HOW TO COMPLETE THIS TASK: Write out each of the records below word for word, keeping every caption line and dropping the pictures.
————————
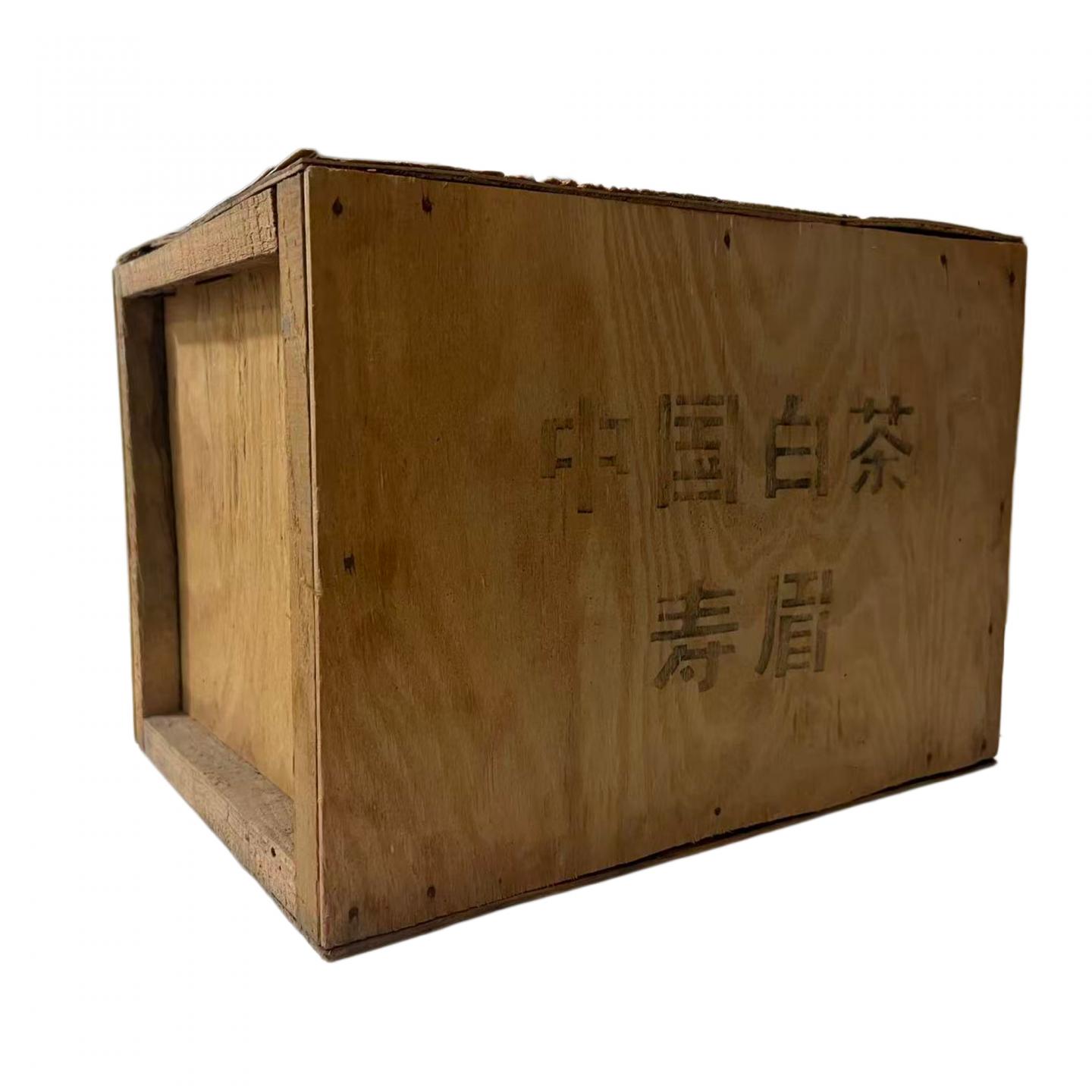 1998年 出口曼谷白茶 原箱 一级寿眉一箱 净重约3斤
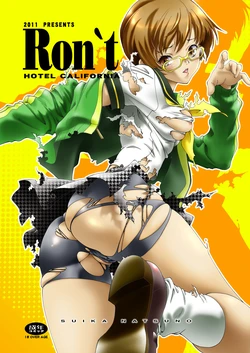 [Hotel California (Natsuno Suika)] Ron't (Persona 4) [English] [CGrascal] [Digital]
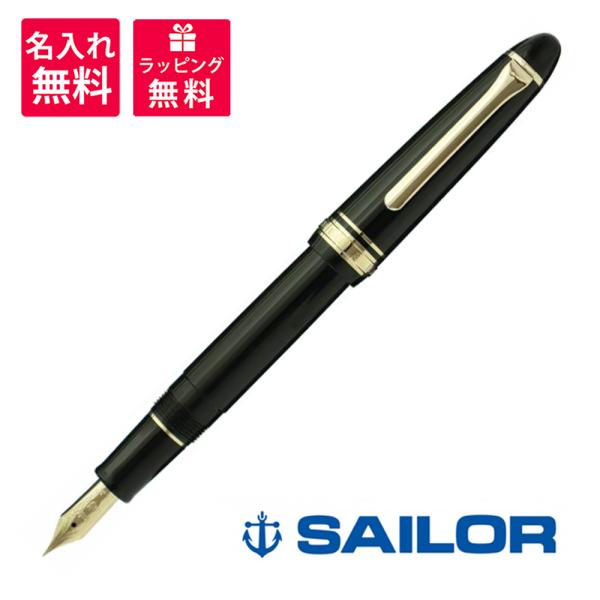 ꖳ SAILOR Z[[NM vtBbg JWA NM S[hg 11-0570-120/220/320/420/620/130/230/330/430/630 ubN bh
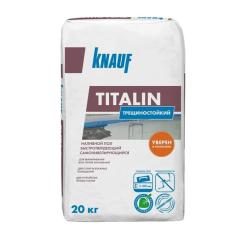 Наливной KNAUF Титалин быстротвердеющий 20 кг 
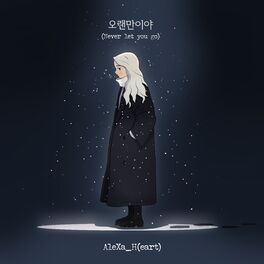 Album cover of Never let you go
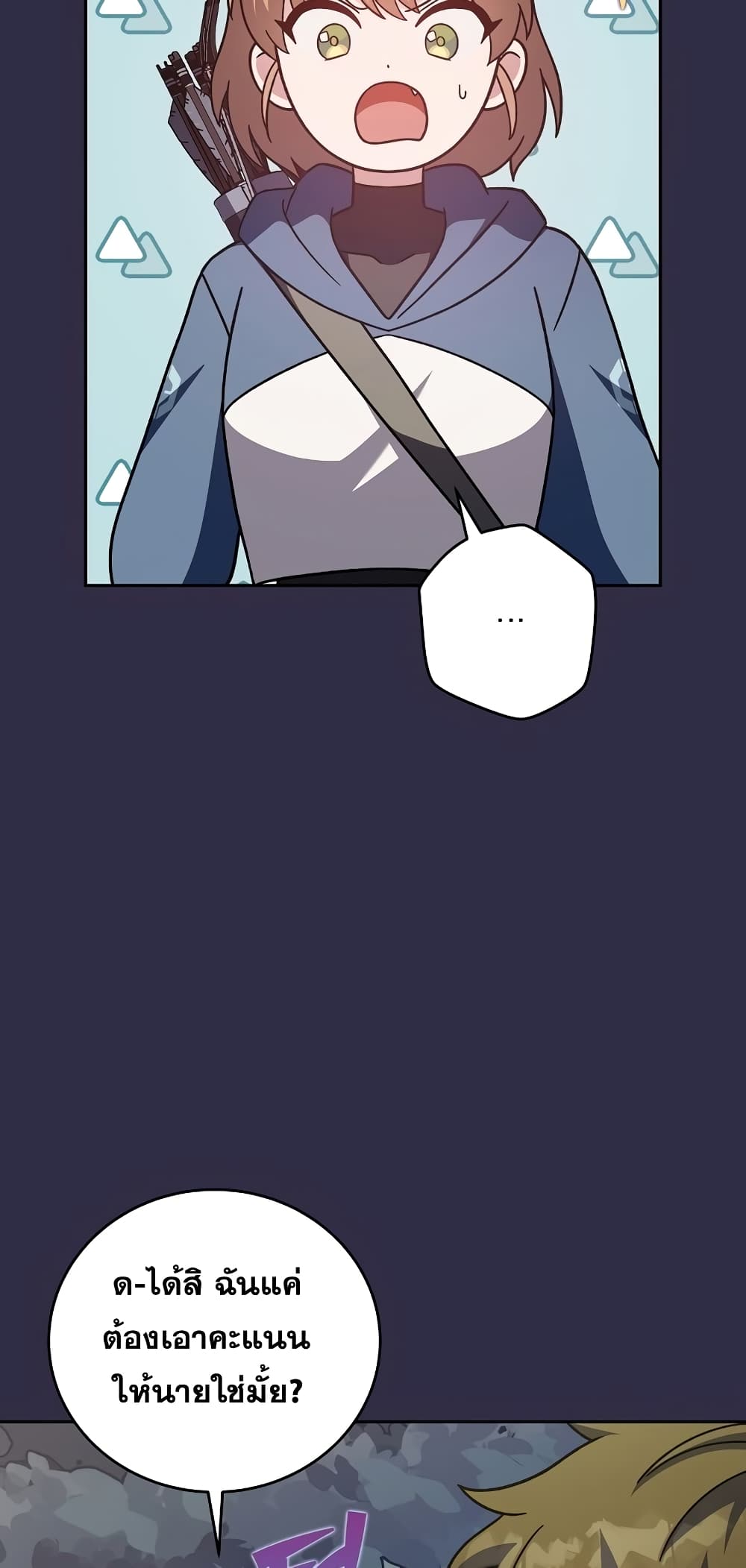 The Novel's Extra (Remake) page 66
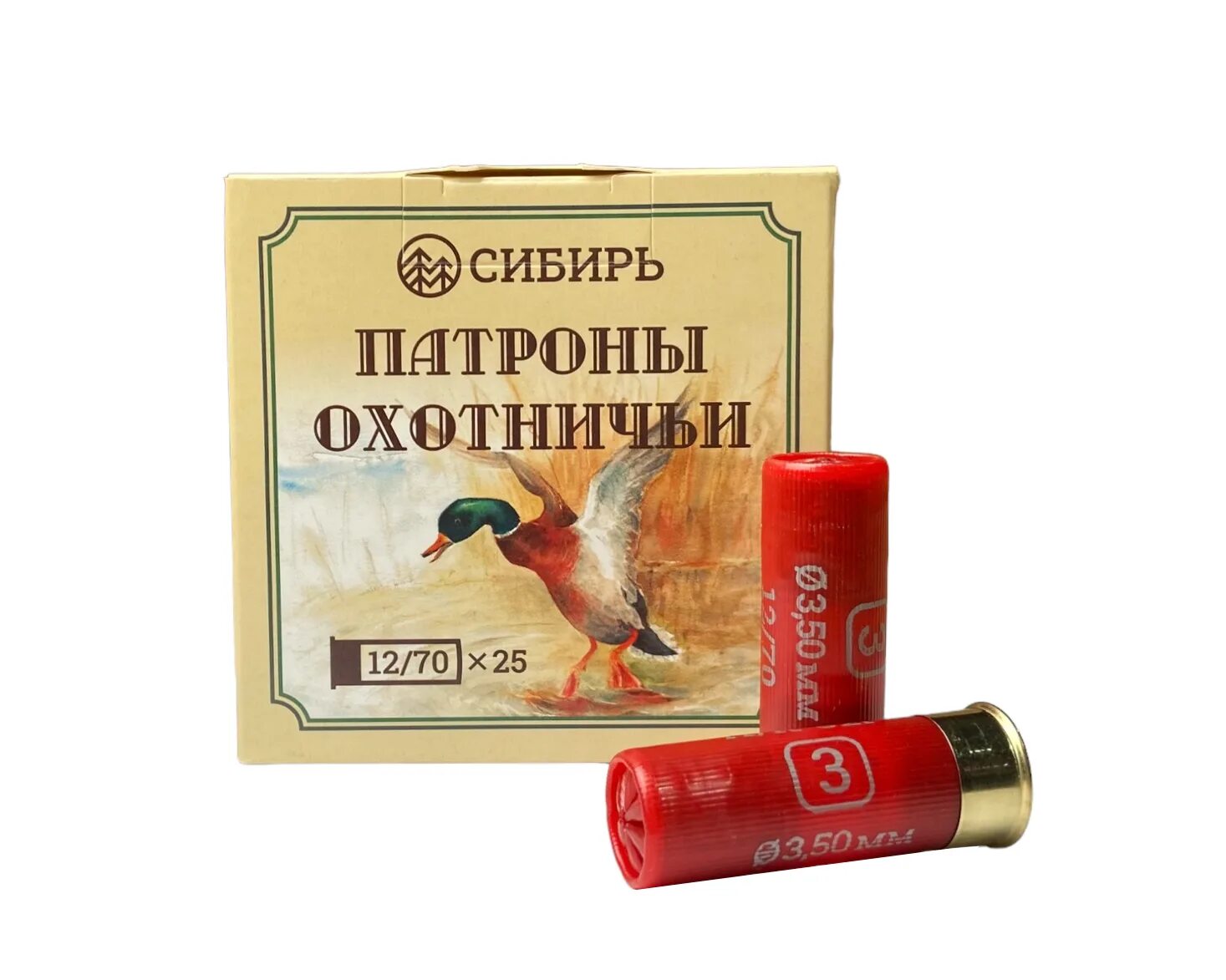 Патрон сибирь 12 70. Патрон сибирь 12/70 дробовые. Патроны сибирь 12/70. Патрон сибирь 12/70 дробовые. Патрон сибирь 12 70.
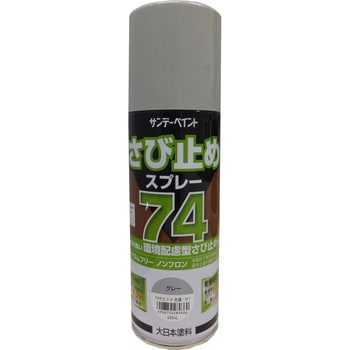 2002BW 74さび止めスプレー 1本(420mL) サンデーペイント 【通販サイト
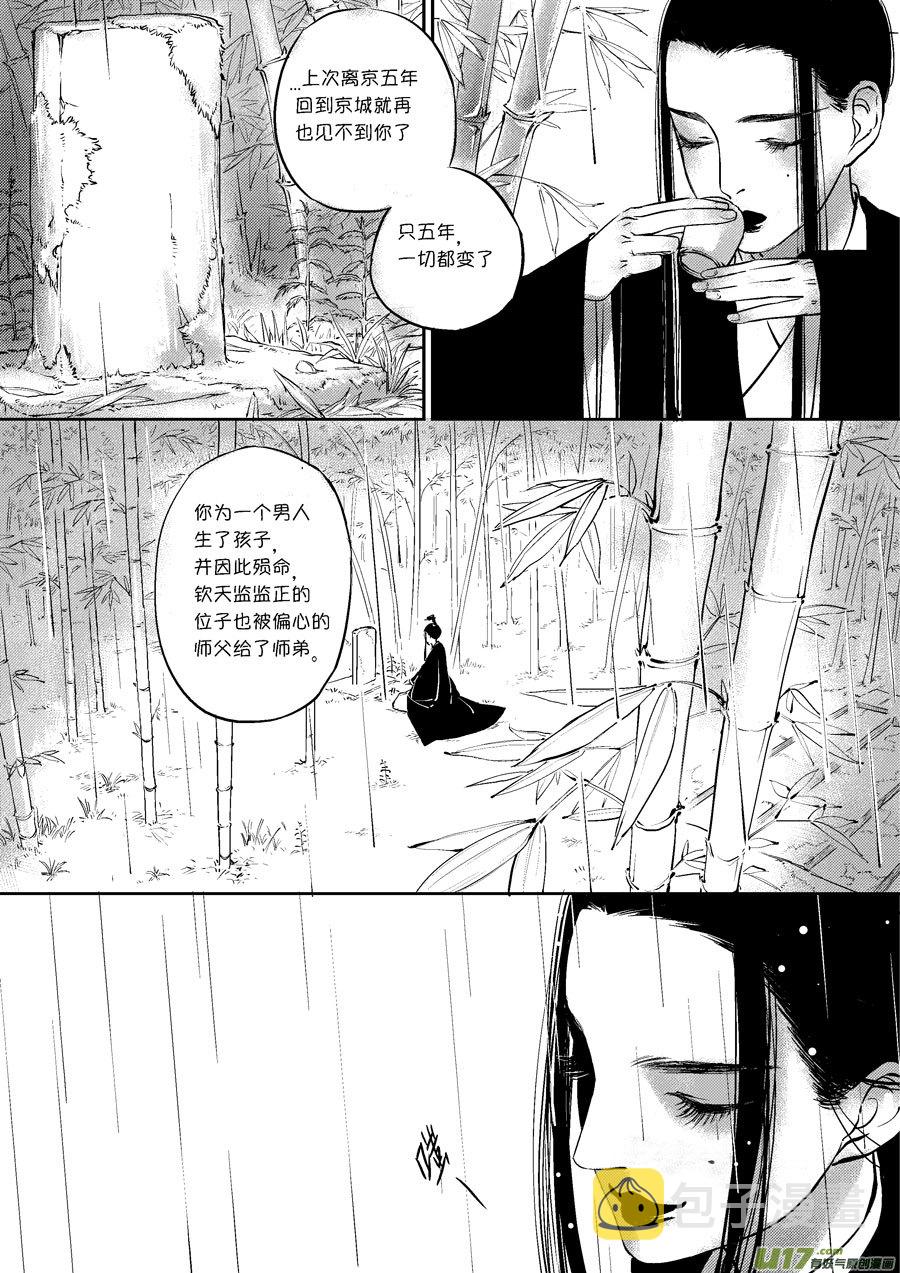 尚善漫画,皇城异事271图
————————
RESPONSE:
 1998年 出口曼谷白茶 原箱 一级寿眉一箱 净重约3斤
 [Hotel California (Natsuno Suika)] Ron't (Persona 4) [English] [CGrascal] [Digital]
 ꖳ SAILOR Z[[NM vtBbg JWA NM S[hg 11-0570-120/220/320/420/620/130/230/330/430/630 ubN bh
 Наливной KNAUF Титалин быстротвердеющий 20 кг 
 Album cover of Never let you go
 The Novel's Extra (Remake) page 66
 Патрон сибирь 12 70. Патрон сибирь 12/70 дробовые. Патроны сибирь 12/70. Патрон сибирь 12/70 дробовые. Патрон сибирь 12 70.
 2002BW 74さび止めスプレー 1本(420mL) サンデーペイント 【通販サイト
 尚善漫画,皇城异事271图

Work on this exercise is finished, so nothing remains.